### [How to complete this task]
Retype each entry exactly.

### [Records supplied]
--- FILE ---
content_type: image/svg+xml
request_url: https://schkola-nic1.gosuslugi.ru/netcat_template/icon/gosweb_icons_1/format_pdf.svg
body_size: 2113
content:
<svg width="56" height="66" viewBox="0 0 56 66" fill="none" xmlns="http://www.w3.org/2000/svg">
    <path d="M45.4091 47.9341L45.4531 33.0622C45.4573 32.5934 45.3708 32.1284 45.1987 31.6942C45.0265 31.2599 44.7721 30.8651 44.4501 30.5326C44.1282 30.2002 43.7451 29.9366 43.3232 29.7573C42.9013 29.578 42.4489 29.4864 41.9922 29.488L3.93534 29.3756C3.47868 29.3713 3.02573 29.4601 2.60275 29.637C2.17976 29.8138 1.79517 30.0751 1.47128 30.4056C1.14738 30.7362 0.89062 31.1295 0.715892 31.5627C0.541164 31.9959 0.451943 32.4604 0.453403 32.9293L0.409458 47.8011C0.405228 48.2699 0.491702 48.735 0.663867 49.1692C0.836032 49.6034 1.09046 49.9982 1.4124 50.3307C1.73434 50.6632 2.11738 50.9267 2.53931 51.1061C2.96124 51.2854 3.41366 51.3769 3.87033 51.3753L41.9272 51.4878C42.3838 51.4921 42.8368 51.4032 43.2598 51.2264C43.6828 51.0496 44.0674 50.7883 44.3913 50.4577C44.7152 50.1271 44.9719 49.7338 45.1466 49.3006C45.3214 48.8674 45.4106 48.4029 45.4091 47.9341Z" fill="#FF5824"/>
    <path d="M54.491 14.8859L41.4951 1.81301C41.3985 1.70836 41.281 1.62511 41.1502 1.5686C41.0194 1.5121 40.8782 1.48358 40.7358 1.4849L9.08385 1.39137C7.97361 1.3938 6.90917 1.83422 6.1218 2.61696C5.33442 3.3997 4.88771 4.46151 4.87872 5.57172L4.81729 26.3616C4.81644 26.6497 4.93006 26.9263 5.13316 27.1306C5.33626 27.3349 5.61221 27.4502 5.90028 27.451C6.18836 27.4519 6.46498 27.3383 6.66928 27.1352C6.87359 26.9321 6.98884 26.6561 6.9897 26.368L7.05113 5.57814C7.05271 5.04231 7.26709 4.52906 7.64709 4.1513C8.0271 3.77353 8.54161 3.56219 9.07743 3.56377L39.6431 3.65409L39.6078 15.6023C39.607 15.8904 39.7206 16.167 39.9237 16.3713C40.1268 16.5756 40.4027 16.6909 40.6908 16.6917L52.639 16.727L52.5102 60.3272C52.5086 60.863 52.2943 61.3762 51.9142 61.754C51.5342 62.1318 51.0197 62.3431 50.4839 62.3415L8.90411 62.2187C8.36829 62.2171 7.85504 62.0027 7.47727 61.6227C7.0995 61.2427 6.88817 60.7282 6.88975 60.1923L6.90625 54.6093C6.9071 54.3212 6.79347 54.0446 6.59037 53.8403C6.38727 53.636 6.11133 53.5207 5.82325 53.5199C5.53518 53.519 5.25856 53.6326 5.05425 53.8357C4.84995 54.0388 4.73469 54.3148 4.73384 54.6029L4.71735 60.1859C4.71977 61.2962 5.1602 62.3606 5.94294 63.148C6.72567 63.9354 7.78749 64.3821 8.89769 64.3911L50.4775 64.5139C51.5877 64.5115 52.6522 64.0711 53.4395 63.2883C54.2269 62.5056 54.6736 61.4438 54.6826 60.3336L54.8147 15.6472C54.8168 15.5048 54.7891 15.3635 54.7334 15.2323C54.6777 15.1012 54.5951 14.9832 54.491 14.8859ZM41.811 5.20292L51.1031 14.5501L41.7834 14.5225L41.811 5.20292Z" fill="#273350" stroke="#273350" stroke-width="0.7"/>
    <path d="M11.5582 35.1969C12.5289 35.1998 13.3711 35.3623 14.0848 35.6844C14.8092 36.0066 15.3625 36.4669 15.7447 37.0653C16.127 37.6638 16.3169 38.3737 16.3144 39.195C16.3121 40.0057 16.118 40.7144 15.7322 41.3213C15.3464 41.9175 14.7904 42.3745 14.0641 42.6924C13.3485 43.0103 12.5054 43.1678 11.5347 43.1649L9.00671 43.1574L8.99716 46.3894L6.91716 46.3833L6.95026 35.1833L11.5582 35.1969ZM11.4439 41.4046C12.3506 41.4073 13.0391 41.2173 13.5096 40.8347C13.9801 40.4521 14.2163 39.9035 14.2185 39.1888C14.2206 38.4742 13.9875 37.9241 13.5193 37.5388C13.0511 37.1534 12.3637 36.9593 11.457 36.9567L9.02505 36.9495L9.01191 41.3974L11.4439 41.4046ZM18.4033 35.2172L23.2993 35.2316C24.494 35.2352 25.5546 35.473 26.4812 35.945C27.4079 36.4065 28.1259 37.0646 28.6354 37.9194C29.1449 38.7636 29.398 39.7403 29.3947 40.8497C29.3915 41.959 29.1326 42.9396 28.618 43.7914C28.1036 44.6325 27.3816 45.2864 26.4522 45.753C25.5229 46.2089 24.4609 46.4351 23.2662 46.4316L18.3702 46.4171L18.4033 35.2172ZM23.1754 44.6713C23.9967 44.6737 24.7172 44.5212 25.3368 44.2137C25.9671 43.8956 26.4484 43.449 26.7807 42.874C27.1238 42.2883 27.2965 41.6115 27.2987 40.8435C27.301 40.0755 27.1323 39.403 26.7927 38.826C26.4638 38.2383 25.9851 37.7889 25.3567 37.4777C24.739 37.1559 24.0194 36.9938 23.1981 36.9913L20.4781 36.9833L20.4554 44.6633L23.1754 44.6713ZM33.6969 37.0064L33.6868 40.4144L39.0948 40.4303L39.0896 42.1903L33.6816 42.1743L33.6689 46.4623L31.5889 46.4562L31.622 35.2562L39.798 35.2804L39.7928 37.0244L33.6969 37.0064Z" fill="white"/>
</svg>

### [Problem solution]
--- FILE ---
content_type: image/svg+xml
request_url: https://schkola-nic1.gosuslugi.ru/netcat_template/icon/gosweb_icons_1/format_pdf.svg
body_size: 2113
content:
<svg width="56" height="66" viewBox="0 0 56 66" fill="none" xmlns="http://www.w3.org/2000/svg">
    <path d="M45.4091 47.9341L45.4531 33.0622C45.4573 32.5934 45.3708 32.1284 45.1987 31.6942C45.0265 31.2599 44.7721 30.8651 44.4501 30.5326C44.1282 30.2002 43.7451 29.9366 43.3232 29.7573C42.9013 29.578 42.4489 29.4864 41.9922 29.488L3.93534 29.3756C3.47868 29.3713 3.02573 29.4601 2.60275 29.637C2.17976 29.8138 1.79517 30.0751 1.47128 30.4056C1.14738 30.7362 0.89062 31.1295 0.715892 31.5627C0.541164 31.9959 0.451943 32.4604 0.453403 32.9293L0.409458 47.8011C0.405228 48.2699 0.491702 48.735 0.663867 49.1692C0.836032 49.6034 1.09046 49.9982 1.4124 50.3307C1.73434 50.6632 2.11738 50.9267 2.53931 51.1061C2.96124 51.2854 3.41366 51.3769 3.87033 51.3753L41.9272 51.4878C42.3838 51.4921 42.8368 51.4032 43.2598 51.2264C43.6828 51.0496 44.0674 50.7883 44.3913 50.4577C44.7152 50.1271 44.9719 49.7338 45.1466 49.3006C45.3214 48.8674 45.4106 48.4029 45.4091 47.9341Z" fill="#FF5824"/>
    <path d="M54.491 14.8859L41.4951 1.81301C41.3985 1.70836 41.281 1.62511 41.1502 1.5686C41.0194 1.5121 40.8782 1.48358 40.7358 1.4849L9.08385 1.39137C7.97361 1.3938 6.90917 1.83422 6.1218 2.61696C5.33442 3.3997 4.88771 4.46151 4.87872 5.57172L4.81729 26.3616C4.81644 26.6497 4.93006 26.9263 5.13316 27.1306C5.33626 27.3349 5.61221 27.4502 5.90028 27.451C6.18836 27.4519 6.46498 27.3383 6.66928 27.1352C6.87359 26.9321 6.98884 26.6561 6.9897 26.368L7.05113 5.57814C7.05271 5.04231 7.26709 4.52906 7.64709 4.1513C8.0271 3.77353 8.54161 3.56219 9.07743 3.56377L39.6431 3.65409L39.6078 15.6023C39.607 15.8904 39.7206 16.167 39.9237 16.3713C40.1268 16.5756 40.4027 16.6909 40.6908 16.6917L52.639 16.727L52.5102 60.3272C52.5086 60.863 52.2943 61.3762 51.9142 61.754C51.5342 62.1318 51.0197 62.3431 50.4839 62.3415L8.90411 62.2187C8.36829 62.2171 7.85504 62.0027 7.47727 61.6227C7.0995 61.2427 6.88817 60.7282 6.88975 60.1923L6.90625 54.6093C6.9071 54.3212 6.79347 54.0446 6.59037 53.8403C6.38727 53.636 6.11133 53.5207 5.82325 53.5199C5.53518 53.519 5.25856 53.6326 5.05425 53.8357C4.84995 54.0388 4.73469 54.3148 4.73384 54.6029L4.71735 60.1859C4.71977 61.2962 5.1602 62.3606 5.94294 63.148C6.72567 63.9354 7.78749 64.3821 8.89769 64.3911L50.4775 64.5139C51.5877 64.5115 52.6522 64.0711 53.4395 63.2883C54.2269 62.5056 54.6736 61.4438 54.6826 60.3336L54.8147 15.6472C54.8168 15.5048 54.7891 15.3635 54.7334 15.2323C54.6777 15.1012 54.5951 14.9832 54.491 14.8859ZM41.811 5.20292L51.1031 14.5501L41.7834 14.5225L41.811 5.20292Z" fill="#273350" stroke="#273350" stroke-width="0.7"/>
    <path d="M11.5582 35.1969C12.5289 35.1998 13.3711 35.3623 14.0848 35.6844C14.8092 36.0066 15.3625 36.4669 15.7447 37.0653C16.127 37.6638 16.3169 38.3737 16.3144 39.195C16.3121 40.0057 16.118 40.7144 15.7322 41.3213C15.3464 41.9175 14.7904 42.3745 14.0641 42.6924C13.3485 43.0103 12.5054 43.1678 11.5347 43.1649L9.00671 43.1574L8.99716 46.3894L6.91716 46.3833L6.95026 35.1833L11.5582 35.1969ZM11.4439 41.4046C12.3506 41.4073 13.0391 41.2173 13.5096 40.8347C13.9801 40.4521 14.2163 39.9035 14.2185 39.1888C14.2206 38.4742 13.9875 37.9241 13.5193 37.5388C13.0511 37.1534 12.3637 36.9593 11.457 36.9567L9.02505 36.9495L9.01191 41.3974L11.4439 41.4046ZM18.4033 35.2172L23.2993 35.2316C24.494 35.2352 25.5546 35.473 26.4812 35.945C27.4079 36.4065 28.1259 37.0646 28.6354 37.9194C29.1449 38.7636 29.398 39.7403 29.3947 40.8497C29.3915 41.959 29.1326 42.9396 28.618 43.7914C28.1036 44.6325 27.3816 45.2864 26.4522 45.753C25.5229 46.2089 24.4609 46.4351 23.2662 46.4316L18.3702 46.4171L18.4033 35.2172ZM23.1754 44.6713C23.9967 44.6737 24.7172 44.5212 25.3368 44.2137C25.9671 43.8956 26.4484 43.449 26.7807 42.874C27.1238 42.2883 27.2965 41.6115 27.2987 40.8435C27.301 40.0755 27.1323 39.403 26.7927 38.826C26.4638 38.2383 25.9851 37.7889 25.3567 37.4777C24.739 37.1559 24.0194 36.9938 23.1981 36.9913L20.4781 36.9833L20.4554 44.6633L23.1754 44.6713ZM33.6969 37.0064L33.6868 40.4144L39.0948 40.4303L39.0896 42.1903L33.6816 42.1743L33.6689 46.4623L31.5889 46.4562L31.622 35.2562L39.798 35.2804L39.7928 37.0244L33.6969 37.0064Z" fill="white"/>
</svg>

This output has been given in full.